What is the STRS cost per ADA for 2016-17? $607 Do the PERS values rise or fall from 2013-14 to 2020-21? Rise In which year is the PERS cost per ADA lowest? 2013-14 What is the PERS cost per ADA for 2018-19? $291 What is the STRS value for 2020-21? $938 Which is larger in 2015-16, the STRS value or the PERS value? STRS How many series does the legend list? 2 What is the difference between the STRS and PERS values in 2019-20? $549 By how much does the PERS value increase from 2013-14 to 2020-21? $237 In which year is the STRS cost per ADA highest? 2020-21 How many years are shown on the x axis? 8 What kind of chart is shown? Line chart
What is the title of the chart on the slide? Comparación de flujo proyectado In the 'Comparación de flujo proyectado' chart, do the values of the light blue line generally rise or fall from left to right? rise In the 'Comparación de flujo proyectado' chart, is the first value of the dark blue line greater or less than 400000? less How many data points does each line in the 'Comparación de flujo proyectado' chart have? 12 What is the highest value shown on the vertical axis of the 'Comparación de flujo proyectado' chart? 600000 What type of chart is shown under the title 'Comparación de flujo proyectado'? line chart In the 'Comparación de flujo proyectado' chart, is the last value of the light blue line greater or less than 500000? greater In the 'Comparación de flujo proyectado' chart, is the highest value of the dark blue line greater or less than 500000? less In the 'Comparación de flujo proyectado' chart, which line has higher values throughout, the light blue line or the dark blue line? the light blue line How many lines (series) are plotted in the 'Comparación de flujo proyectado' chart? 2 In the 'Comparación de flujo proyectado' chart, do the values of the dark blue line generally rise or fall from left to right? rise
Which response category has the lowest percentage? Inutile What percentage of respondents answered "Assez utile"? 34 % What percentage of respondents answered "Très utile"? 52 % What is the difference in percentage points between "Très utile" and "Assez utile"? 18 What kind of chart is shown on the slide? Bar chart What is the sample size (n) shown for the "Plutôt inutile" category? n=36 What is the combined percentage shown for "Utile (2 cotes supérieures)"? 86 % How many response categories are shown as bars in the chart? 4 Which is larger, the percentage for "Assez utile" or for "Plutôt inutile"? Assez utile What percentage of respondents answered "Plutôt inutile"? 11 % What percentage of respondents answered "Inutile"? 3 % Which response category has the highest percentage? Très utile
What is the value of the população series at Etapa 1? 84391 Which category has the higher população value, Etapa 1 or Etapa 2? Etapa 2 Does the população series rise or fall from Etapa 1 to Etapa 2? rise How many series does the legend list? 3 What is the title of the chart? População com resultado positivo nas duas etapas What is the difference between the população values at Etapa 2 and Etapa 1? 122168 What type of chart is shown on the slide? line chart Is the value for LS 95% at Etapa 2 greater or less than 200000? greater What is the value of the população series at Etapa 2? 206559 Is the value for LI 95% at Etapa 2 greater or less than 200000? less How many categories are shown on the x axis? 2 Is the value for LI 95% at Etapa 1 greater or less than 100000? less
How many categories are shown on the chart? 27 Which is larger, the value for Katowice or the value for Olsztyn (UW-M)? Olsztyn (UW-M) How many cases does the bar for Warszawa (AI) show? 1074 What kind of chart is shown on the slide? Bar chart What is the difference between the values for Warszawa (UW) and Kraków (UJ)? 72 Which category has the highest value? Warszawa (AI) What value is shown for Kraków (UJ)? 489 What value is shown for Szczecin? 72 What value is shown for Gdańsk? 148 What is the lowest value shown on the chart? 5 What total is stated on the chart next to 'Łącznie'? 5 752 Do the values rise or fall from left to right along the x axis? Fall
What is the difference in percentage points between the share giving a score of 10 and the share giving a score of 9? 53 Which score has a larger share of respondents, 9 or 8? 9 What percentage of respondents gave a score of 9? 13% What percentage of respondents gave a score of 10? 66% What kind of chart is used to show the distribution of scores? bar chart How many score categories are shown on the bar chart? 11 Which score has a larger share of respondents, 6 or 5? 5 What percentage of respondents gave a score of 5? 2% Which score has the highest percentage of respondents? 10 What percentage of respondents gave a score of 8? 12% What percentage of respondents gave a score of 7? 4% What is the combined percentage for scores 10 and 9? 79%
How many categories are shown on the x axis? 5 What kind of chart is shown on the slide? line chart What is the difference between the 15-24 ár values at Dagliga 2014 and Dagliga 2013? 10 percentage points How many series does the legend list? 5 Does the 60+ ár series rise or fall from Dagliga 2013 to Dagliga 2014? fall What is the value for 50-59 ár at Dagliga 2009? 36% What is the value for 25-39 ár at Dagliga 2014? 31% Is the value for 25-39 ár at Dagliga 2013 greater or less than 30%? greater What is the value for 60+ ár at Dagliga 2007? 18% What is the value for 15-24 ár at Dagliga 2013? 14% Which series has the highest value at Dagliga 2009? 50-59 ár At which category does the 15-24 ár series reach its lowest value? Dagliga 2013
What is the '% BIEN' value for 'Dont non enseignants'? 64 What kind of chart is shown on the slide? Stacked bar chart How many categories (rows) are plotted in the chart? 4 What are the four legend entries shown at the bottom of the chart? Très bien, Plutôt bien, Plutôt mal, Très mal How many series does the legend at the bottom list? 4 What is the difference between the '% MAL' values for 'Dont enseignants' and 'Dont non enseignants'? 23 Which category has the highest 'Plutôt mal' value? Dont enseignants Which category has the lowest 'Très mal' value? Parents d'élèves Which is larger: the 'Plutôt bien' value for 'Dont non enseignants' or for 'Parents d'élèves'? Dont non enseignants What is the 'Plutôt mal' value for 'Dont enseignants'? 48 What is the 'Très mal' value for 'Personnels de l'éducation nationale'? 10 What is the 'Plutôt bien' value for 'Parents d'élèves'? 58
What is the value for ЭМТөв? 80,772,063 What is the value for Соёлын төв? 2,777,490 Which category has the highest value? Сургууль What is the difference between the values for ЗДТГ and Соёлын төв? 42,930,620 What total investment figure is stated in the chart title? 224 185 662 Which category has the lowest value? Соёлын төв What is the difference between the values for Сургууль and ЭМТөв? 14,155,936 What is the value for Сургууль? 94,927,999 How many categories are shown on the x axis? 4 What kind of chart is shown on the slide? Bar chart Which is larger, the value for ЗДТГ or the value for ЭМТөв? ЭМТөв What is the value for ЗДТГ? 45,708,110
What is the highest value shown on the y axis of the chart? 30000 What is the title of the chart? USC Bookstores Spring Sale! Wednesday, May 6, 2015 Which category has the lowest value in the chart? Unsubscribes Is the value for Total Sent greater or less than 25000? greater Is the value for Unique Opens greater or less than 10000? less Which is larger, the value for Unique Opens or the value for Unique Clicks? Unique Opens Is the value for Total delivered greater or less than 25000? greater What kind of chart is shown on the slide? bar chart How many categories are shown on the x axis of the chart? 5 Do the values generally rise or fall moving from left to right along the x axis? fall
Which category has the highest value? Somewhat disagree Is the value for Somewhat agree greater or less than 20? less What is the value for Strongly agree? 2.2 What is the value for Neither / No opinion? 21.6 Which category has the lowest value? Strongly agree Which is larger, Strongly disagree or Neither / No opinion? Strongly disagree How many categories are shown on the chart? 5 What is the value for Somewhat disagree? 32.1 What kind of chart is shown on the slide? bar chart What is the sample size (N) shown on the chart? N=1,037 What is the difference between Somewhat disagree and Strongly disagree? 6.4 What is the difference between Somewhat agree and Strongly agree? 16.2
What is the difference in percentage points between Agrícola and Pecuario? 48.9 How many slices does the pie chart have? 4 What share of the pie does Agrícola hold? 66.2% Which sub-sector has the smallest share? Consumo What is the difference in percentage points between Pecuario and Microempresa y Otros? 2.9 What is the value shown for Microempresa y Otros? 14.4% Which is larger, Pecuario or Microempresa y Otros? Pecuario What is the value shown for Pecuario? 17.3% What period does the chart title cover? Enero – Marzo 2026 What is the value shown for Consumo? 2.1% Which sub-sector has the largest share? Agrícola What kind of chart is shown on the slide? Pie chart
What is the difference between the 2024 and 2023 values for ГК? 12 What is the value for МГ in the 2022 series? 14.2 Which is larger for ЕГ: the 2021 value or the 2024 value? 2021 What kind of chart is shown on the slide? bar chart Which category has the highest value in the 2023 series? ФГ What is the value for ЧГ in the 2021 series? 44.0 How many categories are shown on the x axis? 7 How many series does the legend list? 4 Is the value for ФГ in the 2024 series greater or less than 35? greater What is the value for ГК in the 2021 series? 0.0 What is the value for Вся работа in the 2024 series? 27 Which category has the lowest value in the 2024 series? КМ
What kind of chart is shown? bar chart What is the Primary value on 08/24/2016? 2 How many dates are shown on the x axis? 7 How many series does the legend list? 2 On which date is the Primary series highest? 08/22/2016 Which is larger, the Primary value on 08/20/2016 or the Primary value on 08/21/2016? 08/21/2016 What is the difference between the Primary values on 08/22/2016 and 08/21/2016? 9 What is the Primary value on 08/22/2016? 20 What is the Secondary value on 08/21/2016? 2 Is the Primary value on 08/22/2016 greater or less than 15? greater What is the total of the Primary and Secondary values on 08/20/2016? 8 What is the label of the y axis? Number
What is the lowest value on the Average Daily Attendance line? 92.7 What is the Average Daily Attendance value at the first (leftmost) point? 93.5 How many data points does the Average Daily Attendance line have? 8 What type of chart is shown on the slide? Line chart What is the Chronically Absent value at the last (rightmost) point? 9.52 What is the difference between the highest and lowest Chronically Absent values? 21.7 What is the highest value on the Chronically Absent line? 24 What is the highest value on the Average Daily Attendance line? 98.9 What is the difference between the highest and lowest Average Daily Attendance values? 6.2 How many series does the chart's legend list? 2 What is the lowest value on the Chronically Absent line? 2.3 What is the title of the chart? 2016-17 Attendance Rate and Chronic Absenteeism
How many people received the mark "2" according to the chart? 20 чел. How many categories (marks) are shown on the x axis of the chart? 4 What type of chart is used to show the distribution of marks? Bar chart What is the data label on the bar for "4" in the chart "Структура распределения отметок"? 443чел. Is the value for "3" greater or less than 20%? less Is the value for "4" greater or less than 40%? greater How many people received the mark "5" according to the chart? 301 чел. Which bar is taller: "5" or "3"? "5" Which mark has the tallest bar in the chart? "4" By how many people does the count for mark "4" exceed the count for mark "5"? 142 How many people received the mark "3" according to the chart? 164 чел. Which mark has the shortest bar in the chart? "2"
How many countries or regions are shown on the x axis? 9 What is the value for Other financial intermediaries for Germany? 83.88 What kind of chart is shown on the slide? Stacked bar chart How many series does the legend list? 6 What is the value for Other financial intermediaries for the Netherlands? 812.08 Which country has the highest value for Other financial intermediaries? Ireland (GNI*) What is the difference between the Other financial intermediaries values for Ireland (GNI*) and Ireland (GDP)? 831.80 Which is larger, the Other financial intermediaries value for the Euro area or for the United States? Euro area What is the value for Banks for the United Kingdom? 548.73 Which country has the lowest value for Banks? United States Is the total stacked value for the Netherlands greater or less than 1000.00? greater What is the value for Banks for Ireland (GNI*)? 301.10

• • •

_Your assignment_
Put the rows from the first one through the one containing "What is the title of the chart on", both included, into a numbered list, leaving out any blank lines.

_Output below_
1. What is the STRS cost per ADA for 2016-17? $607 Do the PERS values rise or fall from 2013-14 to 2020-21? Rise In which year is the PERS cost per ADA lowest? 2013-14 What is the PERS cost per ADA for 2018-19? $291 What is the STRS value for 2020-21? $938 Which is larger in 2015-16, the STRS value or the PERS value? STRS How many series does the legend list? 2 What is the difference between the STRS and PERS values in 2019-20? $549 By how much does the PERS value increase from 2013-14 to 2020-21? $237 In which year is the STRS cost per ADA highest? 2020-21 How many years are shown on the x axis? 8 What kind of chart is shown? Line chart
2. What is the title of the chart on the slide? Comparación de flujo proyectado In the 'Comparación de flujo proyectado' chart, do the values of the light blue line generally rise or fall from left to right? rise In the 'Comparación de flujo proyectado' chart, is the first value of the dark blue line greater or less than 400000? less How many data points does each line in the 'Comparación de flujo proyectado' chart have? 12 What is the highest value shown on the vertical axis of the 'Comparación de flujo proyectado' chart? 600000 What type of chart is shown under the title 'Comparación de flujo proyectado'? line chart In the 'Comparación de flujo proyectado' chart, is the last value of the light blue line greater or less than 500000? greater In the 'Comparación de flujo proyectado' chart, is the highest value of the dark blue line greater or less than 500000? less In the 'Comparación de flujo proyectado' chart, which line has higher values throughout, the light blue line or the dark blue line? the light blue line How many lines (series) are plotted in the 'Comparación de flujo proyectado' chart? 2 In the 'Comparación de flujo proyectado' chart, do the values of the dark blue line generally rise or fall from left to right? rise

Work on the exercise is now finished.